# WRITTEN EXERCISE 1
Return the passage of the forum thread on favorite guitarists from "I was at a pawnshop" to "bands of yesterday.", copied word for word.
# WRITTEN EXERCISE 2
In the forum thread on favorite guitarists, rewrite the paragraph that begins "Cannibal Corpse was the first death metal band" more briefly, keeping its main facts.

# SUPPLIED PASSAGE
* BEGIN *
No pics, just want to namecheck Jimmy Page (even if at times he does look alarmingly like Nigel Lawson), Jeff Beck and my favourite guitarist Mick Jones of the Clash (which leads vicariously on to Mick Ronson...)


----------



## distressed_romeo (May 2, 2007)

Threads like this always show that people on this board generally have kick-ass taste! I salute you all gentlemen!


----------



## rummy (May 2, 2007)




----------



## Bobby (May 2, 2007)

Yeah this guy made me want to take up the Instrument at a very young age.


Dimebag






Cannibal Corpse was the first death metal band I listened to. It was when I was 12 and in math class. The music scared the shit out of me. I think thats what got me into it.


Jack Owen






I was at a pawnshop when I picked up a cd of his. I have been hooked since.


Steve Vai






This guy really made me want to check out a 7 string. He made it sound amazing unlike all the nu-metal bands of yesterday.


Rusty Cooley


----------



## Universalis (May 2, 2007)

One above all:

Mike Stern.






Absolutely amazing. The only one who really means "something" to me.


----------



## distressed_romeo (May 2, 2007)

Here's part 2 of my list...

Eddie Van Halen






Alex Lifeson






Tim Bricheno






John Petrucci






Randy Rhoads






Shawn Lane


----------



## playstopause (May 2, 2007)

Part deux. (what a freakin' nice picture!)


----------



## distressed_romeo (May 2, 2007)

...And some more!

Brett Garsed






Jimmy Page






Stephan Forte






Chris DeGarmo






Nick Drake






Vito Bratta


----------



## playstopause (May 2, 2007)

Part trois : My man, Django
(another really nice pic imo)


----------



## Karl Hungus (May 2, 2007)




----------



## playstopause (May 2, 2007)

^





Man.... these are the longest loading pages ever! 
Heavy guitar heroes.


----------



## Ken (May 2, 2007)

Nick1 said:


> EVH



You couldn't find a better pic of EVH than that? That picture should be willed out of existence. 

Mine have already been listed here, for the most part. The only one I didn't see? The most refreshing talent I've heard in more than 10 years.


----------



## Alex-D33 (May 4, 2007)

Karl Hungus said:


>



 Spinaltap    
love there DVD


----------



## Alex-D33 (May 4, 2007)

The infamous Sweedish Bastard . very cool guy also .


----------



## -K4G- (May 4, 2007)

what no brian may? here are mine.


----------



## SeanC (May 4, 2007)

Most of my favorites has already been posted so I'll try to post some that havn't been posted already (at least I don't think they've been posted already)

Dave Mustaine





Alexi Laiho





Alex Skolnick





and damn these pages take a long ass time to load!


----------



## Sebastian (May 4, 2007)

Christian Olde Wolbers








*Jeff Hanneman*








Dino Cazares


----------



## Kakaka (May 5, 2007)
* END *
# PROVIDED DATA
* BEGIN *
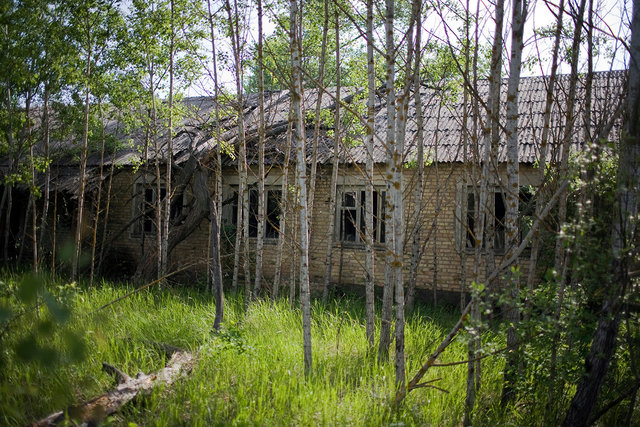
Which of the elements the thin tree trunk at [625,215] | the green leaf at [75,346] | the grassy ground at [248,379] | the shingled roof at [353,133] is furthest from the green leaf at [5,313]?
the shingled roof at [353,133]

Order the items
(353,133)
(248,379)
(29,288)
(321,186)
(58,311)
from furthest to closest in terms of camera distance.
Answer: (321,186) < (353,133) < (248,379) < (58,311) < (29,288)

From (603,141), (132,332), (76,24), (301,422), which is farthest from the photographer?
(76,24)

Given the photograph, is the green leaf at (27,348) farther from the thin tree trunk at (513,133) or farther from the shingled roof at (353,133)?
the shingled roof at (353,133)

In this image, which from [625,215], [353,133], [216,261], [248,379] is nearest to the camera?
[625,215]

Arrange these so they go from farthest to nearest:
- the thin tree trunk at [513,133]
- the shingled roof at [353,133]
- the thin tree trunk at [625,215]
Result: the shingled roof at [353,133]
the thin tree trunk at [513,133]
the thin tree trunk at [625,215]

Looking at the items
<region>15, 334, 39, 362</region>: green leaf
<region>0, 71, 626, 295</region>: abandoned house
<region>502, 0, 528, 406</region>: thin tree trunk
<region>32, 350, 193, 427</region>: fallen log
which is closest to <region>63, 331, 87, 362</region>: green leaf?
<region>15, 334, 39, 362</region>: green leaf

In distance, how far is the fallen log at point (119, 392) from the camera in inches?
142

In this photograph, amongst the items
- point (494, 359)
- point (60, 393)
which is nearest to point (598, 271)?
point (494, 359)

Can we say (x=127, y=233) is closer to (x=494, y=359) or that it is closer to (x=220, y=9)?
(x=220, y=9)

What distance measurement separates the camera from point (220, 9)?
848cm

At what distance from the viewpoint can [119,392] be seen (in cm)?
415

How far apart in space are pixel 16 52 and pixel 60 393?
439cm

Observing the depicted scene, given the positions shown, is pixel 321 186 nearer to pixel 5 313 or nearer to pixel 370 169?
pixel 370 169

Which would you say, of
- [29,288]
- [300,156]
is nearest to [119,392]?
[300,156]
* END *
* BEGIN *
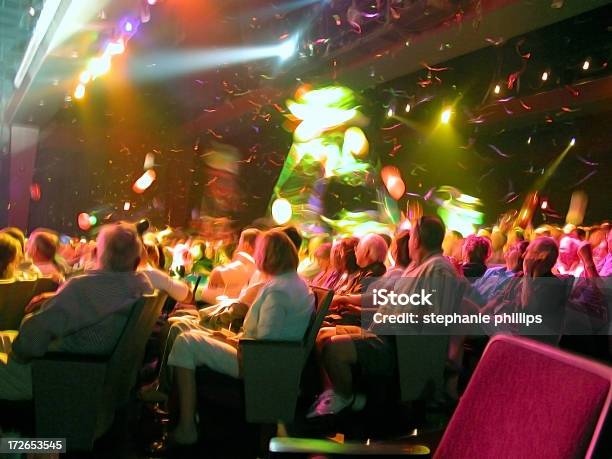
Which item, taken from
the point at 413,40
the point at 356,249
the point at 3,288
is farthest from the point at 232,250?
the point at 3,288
* END *
* BEGIN *
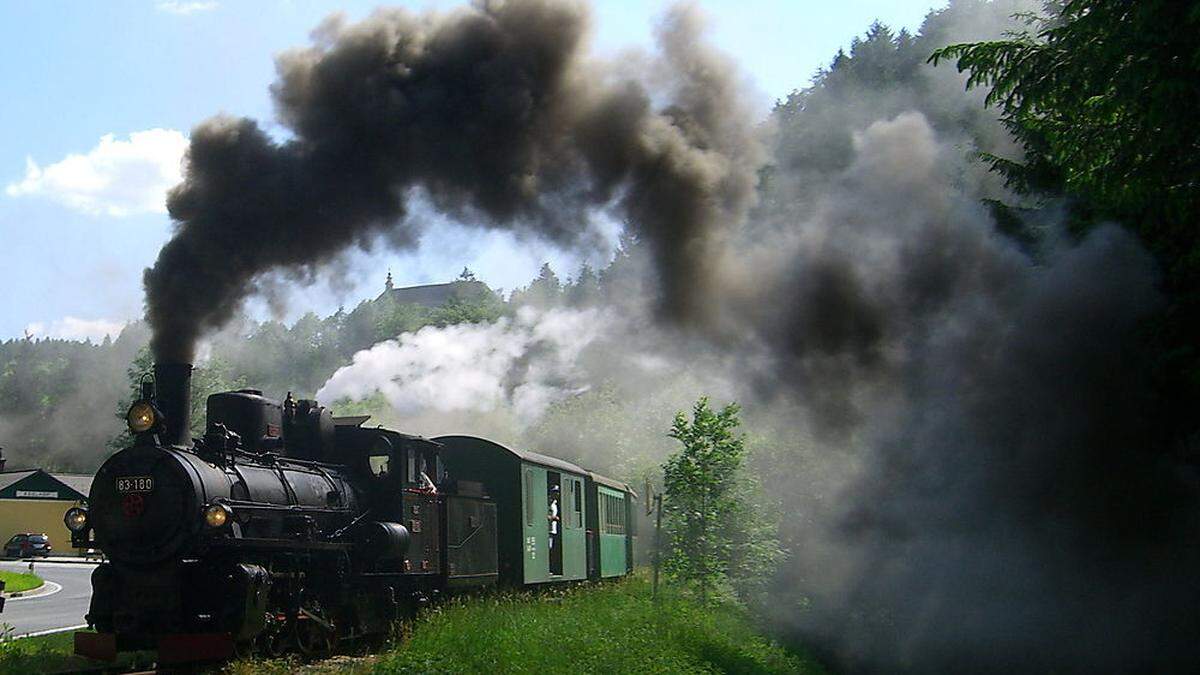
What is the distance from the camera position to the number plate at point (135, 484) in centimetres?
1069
* END *
# FINAL RESULT 1
I was at a pawnshop when I picked up a cd of his. I have been hooked since.


Steve Vai






This guy really made me want to check out a 7 string. He made it sound amazing unlike all the nu-metal bands of yesterday.

# FINAL RESULT 2
Cannibal Corpse, heard at age 12 during math class, was my first death metal band; the music frightened me, and I think that is what drew me in.